WHAT YOU ARE ASKED TO DO: Please continue the post about the Ironman 70.3 National Harbor race from its last sentence, leaving the material that follows it aside.

SOURCE EXCERPT:
-=-=-=-=-

I had heard the rumors about Ironman 70.3 National Harbor in the fall of last year, as at the time it was expected that the race would be announced prior to Thanksgiving. So while last week’s final announcement was a bit later than most expected, I was happy to finally have the race announced.
Where is National Harbor?
Some of you may be wondering what and where National Harbor is. Well, in short, it’s a couple miles south of Washington DC proper, along the banks of the Potomac river, in Maryland.
Technically, the northern edge of the National Harbor property borders DC. And, it should be noted that National Harbor is indeed a property, and not a city or town. It was built up over the past few years as a convention/conference retreat near Washington, attempting to attract conferences away from the downtown core. In the case of hosting a race – that works both for and against it. While only an Ironman’s distance swim away from Old Town, Alexandria, Virginia, and a solid float from Lincoln or Jefferson – it’s really a world away from DC. And not because of any fancy marketing slogan, but merely because it’s actually relatively isolated – something you’ll see during this post. There’s virtually no public transit there, and is somewhat of a walled compound.
Many of you may also may remember last months fairly well failed Washington DC Hot Chocolate 5K/15K running race that was at National harbor. There’s thus been a lot of questions as to whether this event will repeat that events fate – and I definitely want to touch on that, but will do so later in this post.
But why is this course of interest to me? Well, as I noted yesterday – primarily because it’s in my backyard. Which, doesn’t at all mean that I’m actually going to race it. I might, I might not, I might do the relay, I might volunteer, I might pick a nice warm spot and squirt a water gun at folks on the run course while eating solid chocolate bunnies from an Easter stockpile. We’ll see.

-=-=-=-=-

DATA BLOCK:
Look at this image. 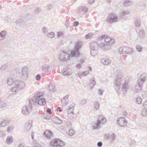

-=-=-=-=-

TASK RESPONSE:
So, the curious person in me decided that I’d go and check out the course. Despite running to National Harbor from my house on an almost weekly basis, I’d never actually run beyond it – which is where the course is. Nor had I cycled beyond it. Thus, this seemed like a perfect opportunity to expand my horizons, while knocking out my regular training workouts.
I should point out that in time I will most definitely check out and cover both the swim and bike courses, but, at the moment neither the weather nor my travel schedule is really cooperating for either. But for those wondering, in one sentence or less my impressions of the two other legs knowing the area/route are:
Swim: Easy and straightforward, potentially wetsuit illegal T1: A half-mile all uphill fistivus for the rest of us Bike: 56 miles on an uneventful highway with a scenic loop at the end. T2: Short. Run: Well, just read on…
Run Course Attempt #1:
Since my schedule had a 13 mile run on it, I figured this would be a relatively straight forward reconnaissance effort. While I could (and probably should) have created the route on MapMyRun or similar and then downloaded it to my Garmin unit as a course to follow, I decided instead to just print out the course map from the site. After all, that’s how most people would probably do it.
Lacking a good place to store it, I simply just wrapped it around my water bottle – which actually worked surprisingly well.
From there, I did a few loops in my car around National Harbor trying to figure out exactly where the start area would be, and then eventually where I’d be going for at least the first little mile or two on the run. The bike and run start (T1/T2) is just above (hill-wise) the Gaylord Hotel and Parking Garage – which puts it in a giant parking lot, mostly used for employee parking, though open to anyone. The swim is actually half a mile down the hill at the water’s edge. They are connected by newly paved roadway.
A tip on parking at National Harbor. If you park in said lots (where T1/T2 is), you’ll end up paying $12 – regardless of how long you stay. However, if you park on the main stretch in front of all the shops, they have meters (accepts credit cards). That’s your best bet, unless you plan on being there literally the entire day.
With everything all set (including a GoPro on my chest to record everything) – I set off!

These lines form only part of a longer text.